By tackling waste crime and poor performance in the waste industry, not only do we prevent harm and the blight on people’s lives and the environment, but we ensure that resources are properly recycled or recovered and fed back into the economy. In the long term, the Government are committed to minimising the impact of environmental waste by reducing the amount of waste created and managing it safely. I thank Deidre Brock for her offer to work together on this. I take the issue as seriously as every Member here does, and I will work with all hon. Members to continue to address it.
I thank all Members who have taken part in the debate, which has been a good one. I am pleased to have got so much on the record, using parliamentary privilege at some points. I thank all three Stoke Members for the support they have given me on Walleys Quarry. I thank Mr Jones and my right hon. Friend Mr Davis for bringing to bear their experience in this place and their long experience with the Environment Agency. I cannot name-check everyone, but I thank everyone who has contributed. So much has been raised today that it feels as though we should have a Backbench Business debate on the subject, or even a Select Committee inquiry. I will send the Hansard for this debate to my hon. Friend Neil Parish, who chairs the Select Committee on Environment, Food and Rural Affairs.

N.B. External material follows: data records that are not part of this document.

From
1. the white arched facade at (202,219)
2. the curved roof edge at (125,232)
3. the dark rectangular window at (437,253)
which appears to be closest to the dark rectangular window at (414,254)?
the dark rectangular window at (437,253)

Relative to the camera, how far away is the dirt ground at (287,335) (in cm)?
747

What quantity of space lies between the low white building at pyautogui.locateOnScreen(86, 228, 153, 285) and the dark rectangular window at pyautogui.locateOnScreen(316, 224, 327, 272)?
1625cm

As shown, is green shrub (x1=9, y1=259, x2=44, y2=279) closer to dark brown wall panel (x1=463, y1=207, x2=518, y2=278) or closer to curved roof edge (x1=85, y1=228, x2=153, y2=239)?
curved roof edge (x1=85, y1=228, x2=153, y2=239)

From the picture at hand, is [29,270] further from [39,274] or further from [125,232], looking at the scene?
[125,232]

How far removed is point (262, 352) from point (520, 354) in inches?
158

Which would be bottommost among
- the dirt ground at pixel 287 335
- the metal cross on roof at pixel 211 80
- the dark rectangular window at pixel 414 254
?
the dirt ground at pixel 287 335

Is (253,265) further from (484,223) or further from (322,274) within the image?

I also thank Ruth Jones. This has been a non-partisan exercise; it is not party political. I am grateful that she, too, visited Silverdale. She name-checked many of the heroes of the Stop the Stink campaign, and a lot of her councillors. In the interests of balance, I thank Simon Tagg, Derrick Huckfield, Andy Fear, Andy Parker, Mark Holland, Gill Heesom, Graham Hutton, James Salisbury and Paul Northcott—all councillors who have supported their residents, and me, in this case.

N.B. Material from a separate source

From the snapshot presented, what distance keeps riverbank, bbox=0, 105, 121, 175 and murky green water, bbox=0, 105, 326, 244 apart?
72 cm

Most of all, I thank the Minister for what she said, which I am encouraged by. I thank her Parliamentary Private Secretary, my hon. Friend Selaine Saxby, and the Minister’s officials. They have been particularly helpful in getting access to the public register for private investigators who have been looking at what is going on at Walleys Quarry. I am grateful for everything that the Government are doing, but there is an issue with the attitude at the Environment Agency. The Minister has heard me say that before—she has heard many people say that today—and I know that she will use her good offices to try to change it.